Completely motivated by all the encouragement bestowed upon me in the last post (and due to an extreme lack of time for posting a fresh, er, post), I have decided to take you all for granted, and subject you to my first piece of fiction ever. Just a confession, I did tweak this version a bit before posting it. Oh come on, the original piece was by a very immature 26 year old me, as against the supremely grown up, 27 year old me! Anyway, bouquets and brickbats welcome, but do remember, you asked for it!
Till death do us part
‘Till death do us part’.
She always found that phrase very romantic. The most romantic part of the wedding vows. She’d told him that. And he had laughed.’ That’s a big promise to make’ he’d said, grinning in this usual adorable way. But she’d said, however big, she would keep that promise.
‘What’s your promise to me then?’ ‘I will always keep you happy’, he’d said.
And she was happy, with him, with his promise, with their life. There was nothing more she could wish for. He was a good person. So very caring. Understanding. Romantic even.
And they were similar in so many ways. Like he was not obvious with his affections. As in, he was dead against displaying his love for the world to see. ‘That’s when you know it is forced’, he’d say. He was always subtle. But she could feel it. Which made her feel even more special, and wanted. Their love was their own, and there was no need for anyone else to know it, or understand it, as long as they did. And she did.

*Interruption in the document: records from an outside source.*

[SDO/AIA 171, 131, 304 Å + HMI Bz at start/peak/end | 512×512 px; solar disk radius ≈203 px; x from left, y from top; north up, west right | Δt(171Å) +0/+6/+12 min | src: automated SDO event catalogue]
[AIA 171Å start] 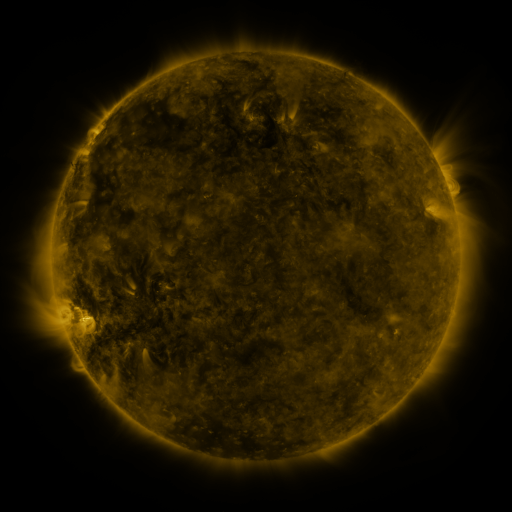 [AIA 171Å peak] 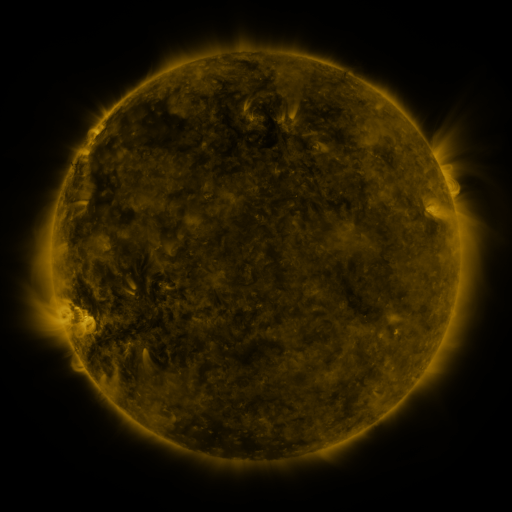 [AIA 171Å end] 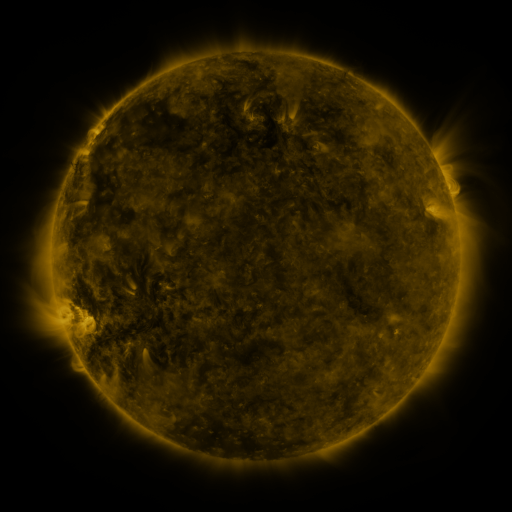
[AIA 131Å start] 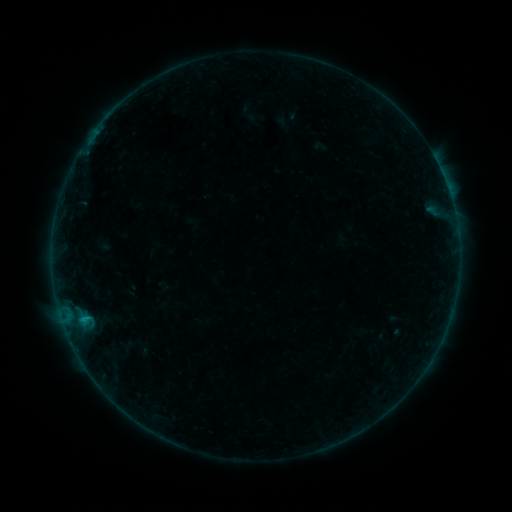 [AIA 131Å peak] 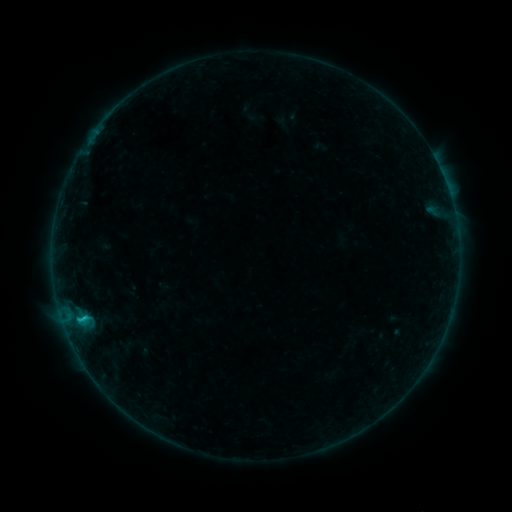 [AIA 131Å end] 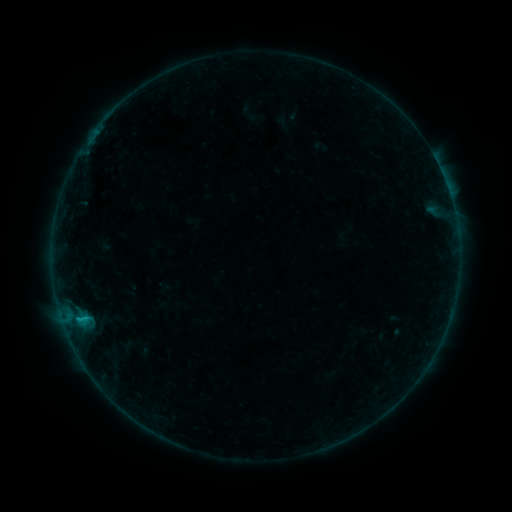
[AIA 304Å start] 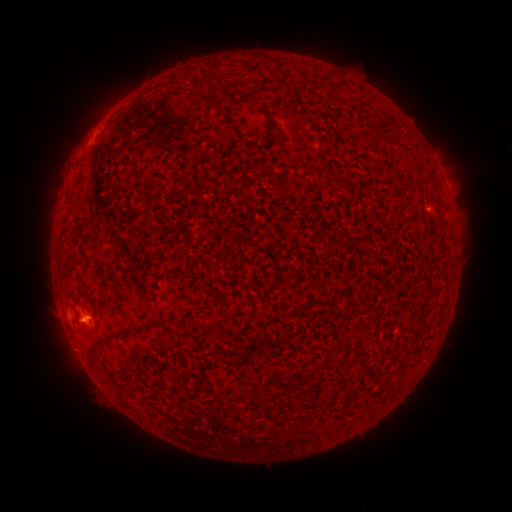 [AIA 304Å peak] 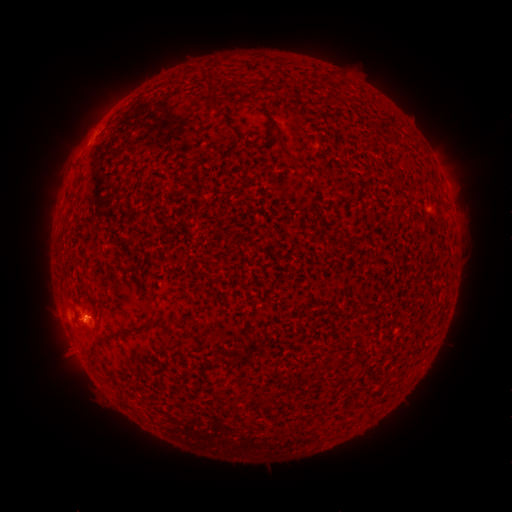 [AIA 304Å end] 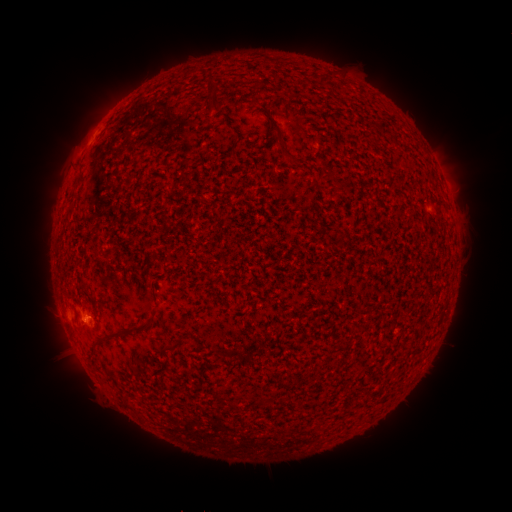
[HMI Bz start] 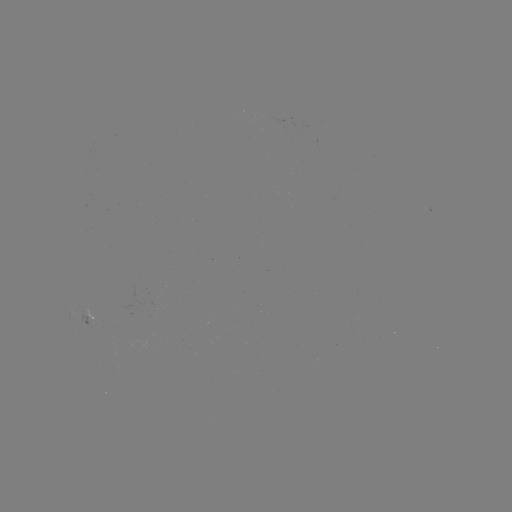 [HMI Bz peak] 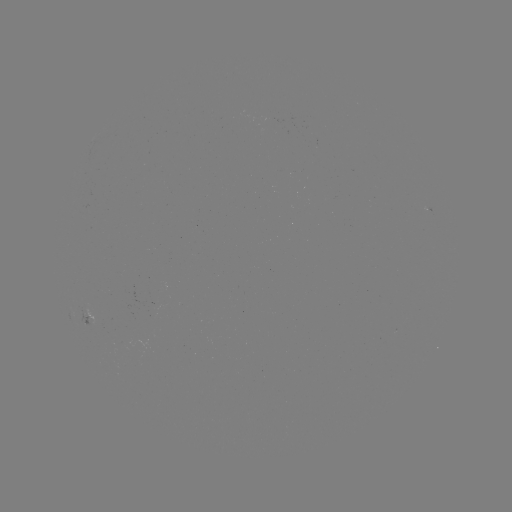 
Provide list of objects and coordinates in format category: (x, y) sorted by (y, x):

Of course, they had their arguments, and fights. But then who doesn’t? And it was never the same person who had to talk first. They almost took turns. It was perfect, in it’s own not-so-perfect way. And so, she was happy. Just as he had promised.
But then, things changed. Not in the most obvious ways, but in ways only she could tell. Or see. It would be an unanswered phone call. Or a cancelled dinner plan. A longer than usual strand of hair on his shirt. The whiff of a woman’s perfume. She was disturbed, a bit, but she chose to ignore it. He would not do anything to make her unhappy.
And then one day, he got her flowers. And this one act did what none of the other things could. She knew he hated these obvious displays of so-called affection. He had himself called them fake more than once. And here he was, tired after a long day at work, way beyond their dinner hour, standing outside the door, with a bouquet of roses instead of the usual scowl he had. In the regular world, it would have been sweet. In their world, it was just plain weird. It broke her heart. She knew things had gone wrong, way beyond her imagination.
And that was about all the evidence she needed, not a bit of doubt in her mind anymore. She didn’t believe in conflicts and confrontations. She knew it would turn ugly. She didn’t think it was of any help either. She had always believed in the age old concept of letting go of what was no longer yours. And this seemed to be like the perfect set up for putting her belief in action.
The night she decided that it was time; she knew exactly what she had to do. After a long dinner, followed by endless rounds of sparkling wine, she knew it wouldn’t hurt as much. And as he silently bled to his death on his side of the bed, she felt a twinge that he’d been unable to keep his promise to her.
But then, at least she had kept hers.